Former King County Executive Ron Sims, now deputy HUD secretary, said the buildings, scheduled for construction early next year, couldn’t have been built with federal help under rules the Obama administration inherited.
Sims was in Tacoma on Monday discussing several HUD-funded projects.
The buildings, being built by Point Ruston developer Mike Cohen with federally guaranteed loans, will be constructed on the formerly contaminated site of the Asarco mill. That mill refined high-arsenic copper ore.
Under prior HUD regulations, the federal agency couldn’t have provided financing guarantees for the two seven-story, 107-unit buildings because they were not on a pristine site.
“The (federal Environmental Protection Agency) was saying that the site had been cleaned up, but we couldn’t help with the new buildings because the site had once been polluted,” Sims said. A rule change allowed HUD to help with the construction loans.
HUD is expanding its formerly narrow focus on housing to encompass a larger mandate: developing better communities.
That community development, he said, isn’t restricted to lower income communities.
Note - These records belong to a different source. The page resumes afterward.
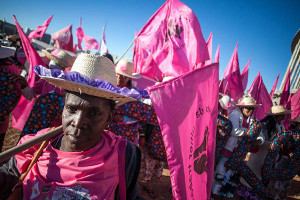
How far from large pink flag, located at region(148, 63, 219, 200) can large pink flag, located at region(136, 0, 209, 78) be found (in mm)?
2521

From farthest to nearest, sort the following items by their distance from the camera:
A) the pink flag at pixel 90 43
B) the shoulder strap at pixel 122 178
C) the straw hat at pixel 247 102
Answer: the pink flag at pixel 90 43
the straw hat at pixel 247 102
the shoulder strap at pixel 122 178

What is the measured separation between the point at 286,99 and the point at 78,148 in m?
8.02

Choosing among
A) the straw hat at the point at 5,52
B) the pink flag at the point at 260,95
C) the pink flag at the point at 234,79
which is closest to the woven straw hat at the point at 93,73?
the straw hat at the point at 5,52

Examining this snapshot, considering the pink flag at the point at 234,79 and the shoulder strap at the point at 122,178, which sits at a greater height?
A: the pink flag at the point at 234,79

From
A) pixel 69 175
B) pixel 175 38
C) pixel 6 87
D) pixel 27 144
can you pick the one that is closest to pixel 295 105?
pixel 175 38

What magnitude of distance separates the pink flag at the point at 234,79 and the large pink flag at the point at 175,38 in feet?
10.4

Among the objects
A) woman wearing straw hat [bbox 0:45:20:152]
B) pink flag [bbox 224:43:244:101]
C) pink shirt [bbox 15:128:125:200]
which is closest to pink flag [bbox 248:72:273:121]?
pink flag [bbox 224:43:244:101]

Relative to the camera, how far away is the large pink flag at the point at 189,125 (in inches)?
49.9

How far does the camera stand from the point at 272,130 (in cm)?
443

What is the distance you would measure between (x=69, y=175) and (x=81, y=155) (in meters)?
0.16

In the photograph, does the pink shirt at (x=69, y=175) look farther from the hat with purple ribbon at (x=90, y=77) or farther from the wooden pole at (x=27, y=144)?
the hat with purple ribbon at (x=90, y=77)

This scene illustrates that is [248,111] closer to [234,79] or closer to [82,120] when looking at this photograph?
[234,79]

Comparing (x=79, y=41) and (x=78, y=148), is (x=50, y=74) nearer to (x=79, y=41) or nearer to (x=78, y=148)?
(x=78, y=148)

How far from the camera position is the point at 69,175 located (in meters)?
1.33
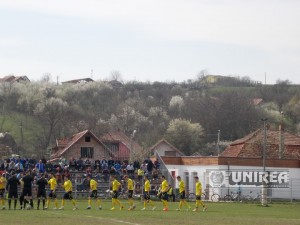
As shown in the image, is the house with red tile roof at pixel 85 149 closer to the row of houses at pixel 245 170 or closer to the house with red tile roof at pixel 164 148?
the house with red tile roof at pixel 164 148

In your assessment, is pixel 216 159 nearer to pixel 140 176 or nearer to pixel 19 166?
pixel 140 176

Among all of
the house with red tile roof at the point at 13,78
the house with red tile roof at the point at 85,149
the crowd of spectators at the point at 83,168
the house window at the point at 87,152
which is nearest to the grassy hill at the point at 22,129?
the house with red tile roof at the point at 85,149

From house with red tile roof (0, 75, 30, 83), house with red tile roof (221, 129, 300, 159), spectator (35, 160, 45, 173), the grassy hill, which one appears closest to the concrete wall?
house with red tile roof (221, 129, 300, 159)

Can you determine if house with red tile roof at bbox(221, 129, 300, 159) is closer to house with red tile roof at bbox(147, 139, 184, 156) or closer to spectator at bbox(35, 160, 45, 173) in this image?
house with red tile roof at bbox(147, 139, 184, 156)

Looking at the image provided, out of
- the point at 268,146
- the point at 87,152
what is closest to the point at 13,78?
the point at 87,152

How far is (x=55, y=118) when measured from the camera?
400 ft

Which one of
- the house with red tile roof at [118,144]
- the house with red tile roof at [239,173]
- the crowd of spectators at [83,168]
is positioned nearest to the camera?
the crowd of spectators at [83,168]

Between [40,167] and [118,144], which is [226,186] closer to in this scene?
[40,167]

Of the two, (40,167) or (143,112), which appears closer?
(40,167)

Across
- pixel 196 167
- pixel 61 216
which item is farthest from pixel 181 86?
pixel 61 216

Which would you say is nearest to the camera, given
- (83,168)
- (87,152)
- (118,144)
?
(83,168)

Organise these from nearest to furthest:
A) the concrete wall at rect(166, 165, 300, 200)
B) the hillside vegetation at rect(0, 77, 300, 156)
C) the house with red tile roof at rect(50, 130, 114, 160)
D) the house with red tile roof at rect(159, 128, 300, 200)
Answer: the concrete wall at rect(166, 165, 300, 200) → the house with red tile roof at rect(159, 128, 300, 200) → the house with red tile roof at rect(50, 130, 114, 160) → the hillside vegetation at rect(0, 77, 300, 156)

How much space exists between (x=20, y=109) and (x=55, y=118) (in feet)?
64.6

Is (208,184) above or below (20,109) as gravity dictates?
below
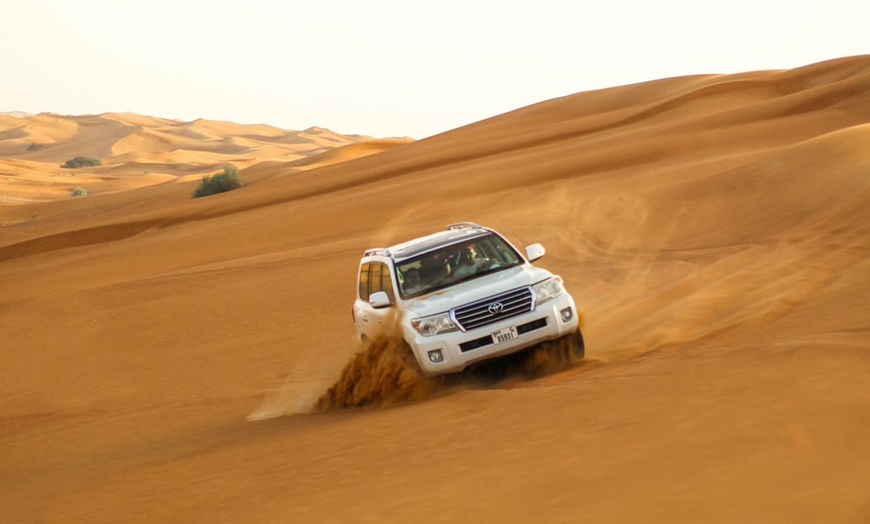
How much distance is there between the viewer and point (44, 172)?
3182 inches

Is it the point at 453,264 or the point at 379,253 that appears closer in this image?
the point at 453,264

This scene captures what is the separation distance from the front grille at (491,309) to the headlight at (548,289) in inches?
5.4

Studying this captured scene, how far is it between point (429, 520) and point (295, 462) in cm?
270

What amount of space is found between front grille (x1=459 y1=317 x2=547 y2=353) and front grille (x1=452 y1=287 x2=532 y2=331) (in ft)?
0.39

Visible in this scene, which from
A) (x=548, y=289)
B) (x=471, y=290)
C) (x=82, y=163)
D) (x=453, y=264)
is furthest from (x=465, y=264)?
(x=82, y=163)

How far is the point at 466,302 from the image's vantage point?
10.1m

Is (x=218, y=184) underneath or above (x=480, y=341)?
above

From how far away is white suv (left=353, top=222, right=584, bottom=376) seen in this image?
393 inches

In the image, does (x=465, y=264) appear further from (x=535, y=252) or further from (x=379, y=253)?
(x=379, y=253)

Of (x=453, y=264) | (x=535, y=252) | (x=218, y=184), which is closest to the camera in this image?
(x=535, y=252)

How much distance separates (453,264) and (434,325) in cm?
119

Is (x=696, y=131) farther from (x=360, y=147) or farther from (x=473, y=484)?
(x=360, y=147)

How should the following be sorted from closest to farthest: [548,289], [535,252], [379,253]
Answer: [548,289], [535,252], [379,253]

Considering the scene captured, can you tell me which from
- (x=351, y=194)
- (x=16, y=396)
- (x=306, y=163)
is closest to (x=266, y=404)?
(x=16, y=396)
It reaches out to include market-rate housing in developments such as Point Ruston.
The buildings, whose funding comes from Enterprise Community Investment Inc., will be built in phases with the first building coming on the market late next year. The apartments in the building will rent in the $800 to $1,600-a-month range.
Sims said the president has instructed all federal agencies to reach out to other agencies to develop cross-jurisdictional solutions to development problems. Good developments, he said, require good schools, good transportation, good housing and a good environment.
In addition to viewing the ongoing development at Point Ruston, Sims toured an Eastside Tacoma neighborhood, Salishan, redeveloped from a collection of World War II-vintage public housing units to a mixed-income neighborhood. HUD played a large role in Salishan’s demolition and redevelopment.
Sims also spoke with neighborhood and business district leaders on Martin Luther King Jr. Way. Those leaders, including Tacoma City Council member Lauren Walker, are seeking HUD’s help funding redevelopment in the business district.
The leaders are talking with Safeway about building a new store in the neighborhood to replace the existing store, now more than 40 years old.